### BRIEF
Leave out the images and transcribe the entries below word for word.

####

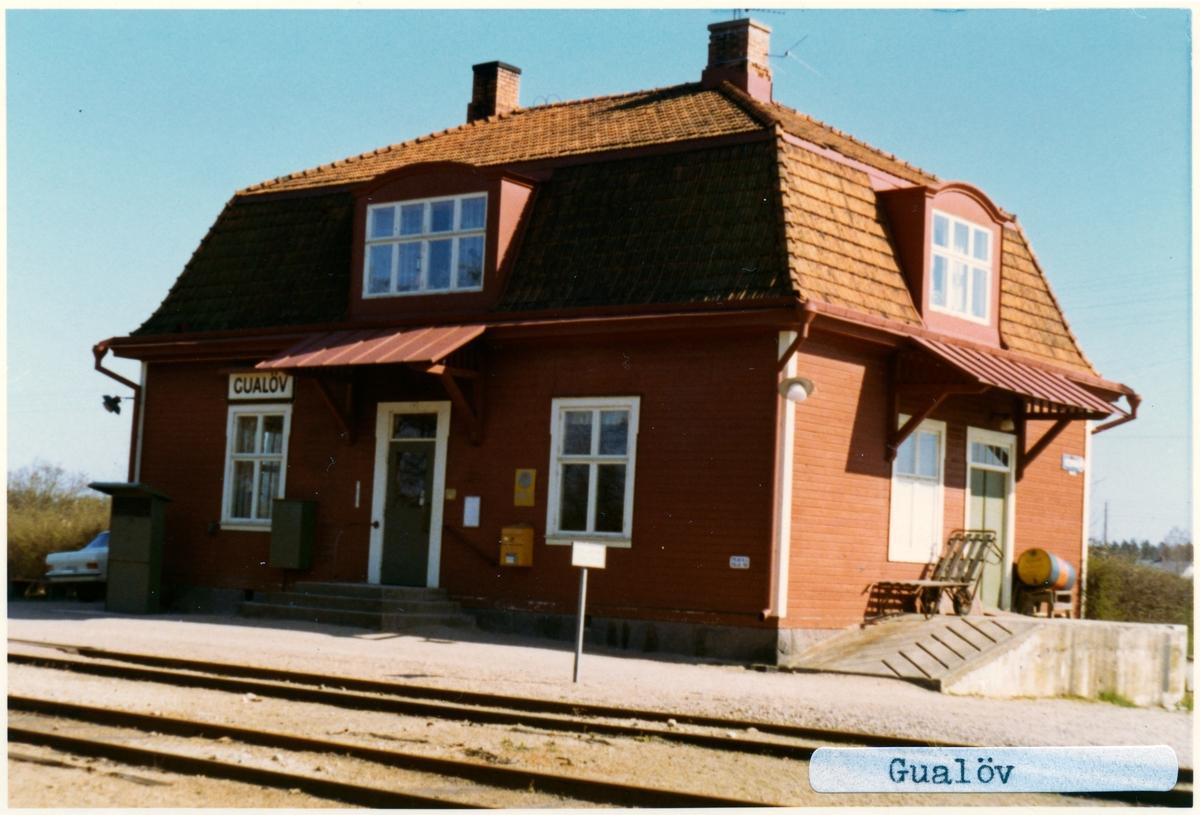 Stationen byggd 1874 som blev ersatt 1911-12 med en ny byggnad, Stationshuset från 1912 i en och en halv våning, byggt i trä. Fastigheten moderniserades 1945. Som finns kvar som privatbostad. Den gamla byggnaden låg kvar som banvaktsstuga och revs i samband med breddningen på 1950-talet.Till SJ 1942. Breddad 1954. Eldrift 2007.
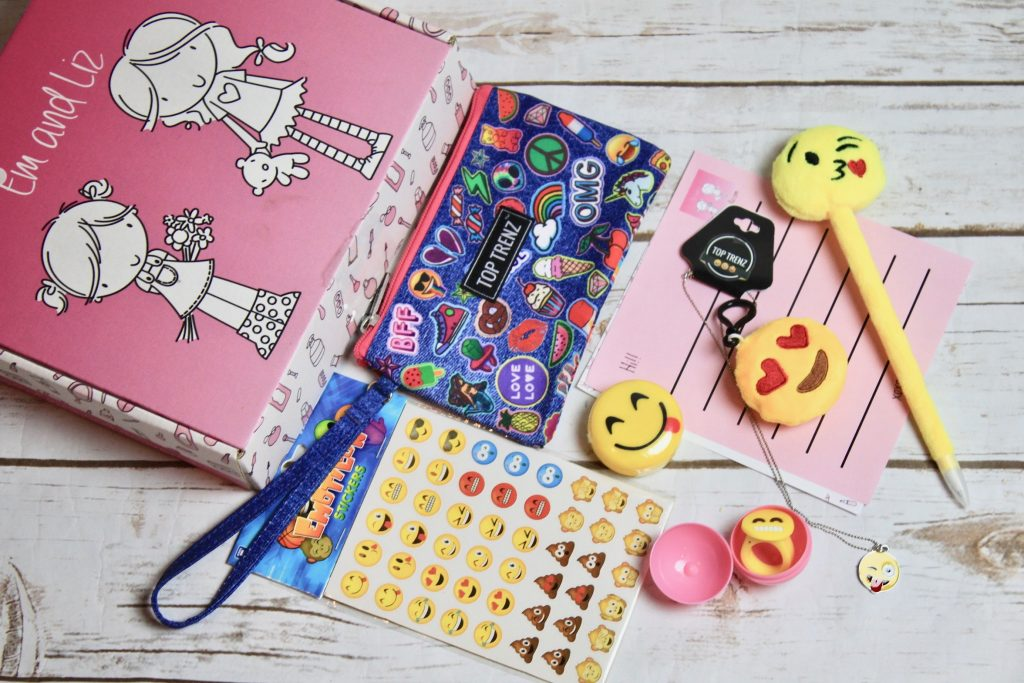 Em and Liz Tween Girls Subscription Box Review January 2018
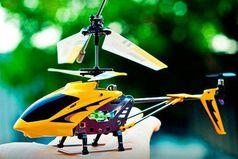 Не важно сколько вашему мужчине лет 5, 25, 35, 45. Подарите ему радиоупровляемый вертолет и он уссытся от счастья!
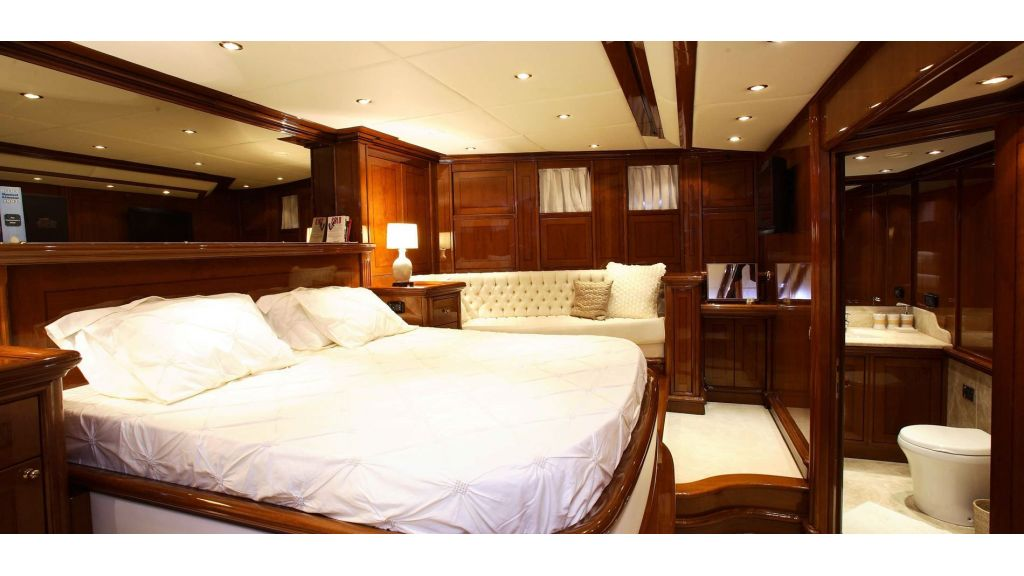 Superlux Classic Steel Construction Motorsailer (42) - master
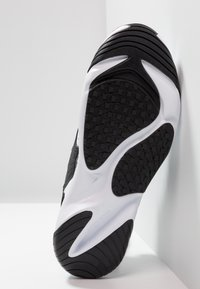 Nike Sportswear - ZOOM  - Trainers - white/black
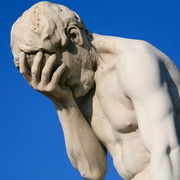 Paris-Tuileries-Garden-Facepalm-statue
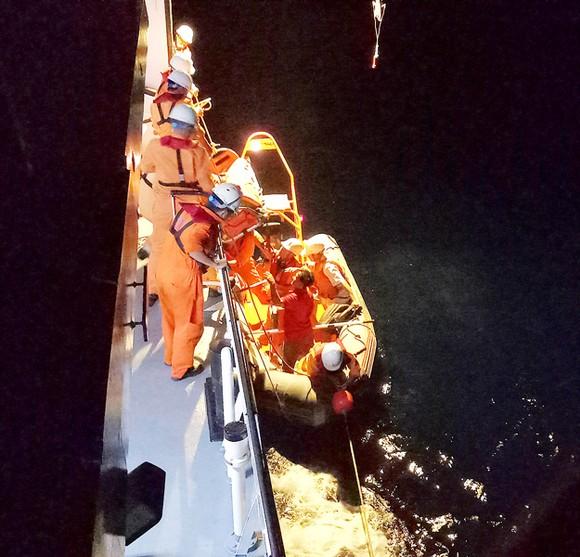 Tàu SAR 412 cứu ngư dân bị bệnh ở Hoàng Sa ảnh 1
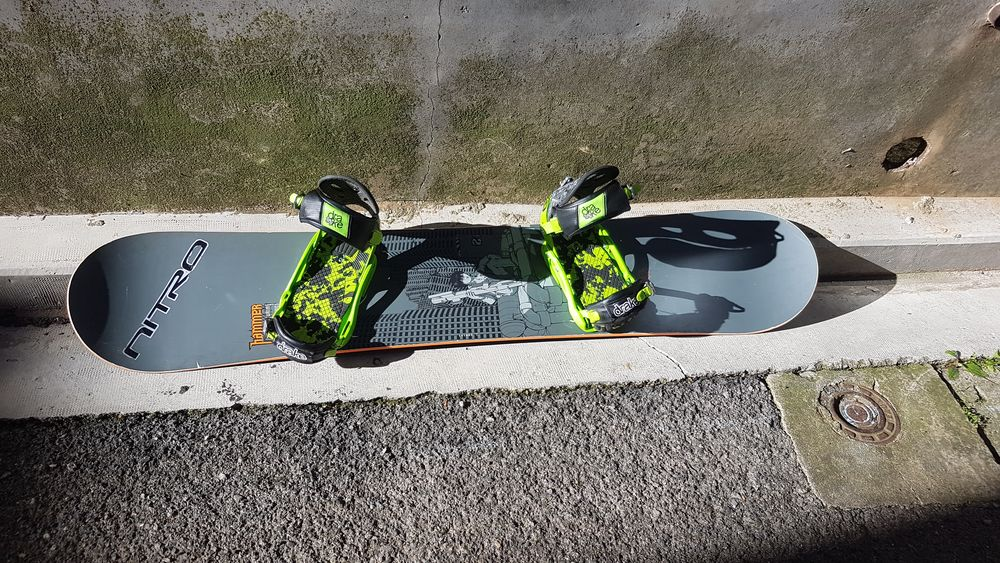 Snowboard HAMMER twentyone avec fixations Drake fifty 150 Torreilles (66)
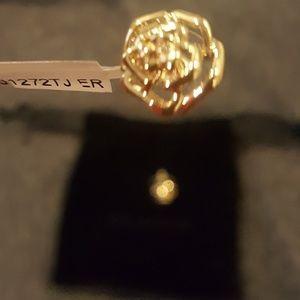 NWT St. John flower earrings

####

### EXERCISE ANSWER
 Stationen byggd 1874 som blev ersatt 1911-12 med en ny byggnad, Stationshuset från 1912 i en och en halv våning, byggt i trä. Fastigheten moderniserades 1945. Som finns kvar som privatbostad. Den gamla byggnaden låg kvar som banvaktsstuga och revs i samband med breddningen på 1950-talet.Till SJ 1942. Breddad 1954. Eldrift 2007.
 Em and Liz Tween Girls Subscription Box Review January 2018
 Не важно сколько вашему мужчине лет 5, 25, 35, 45. Подарите ему радиоупровляемый вертолет и он уссытся от счастья!
 Superlux Classic Steel Construction Motorsailer (42) - master
 Nike Sportswear - ZOOM  - Trainers - white/black
 Paris-Tuileries-Garden-Facepalm-statue
 Tàu SAR 412 cứu ngư dân bị bệnh ở Hoàng Sa ảnh 1
 Snowboard HAMMER twentyone avec fixations Drake fifty 150 Torreilles (66)
 NWT St. John flower earrings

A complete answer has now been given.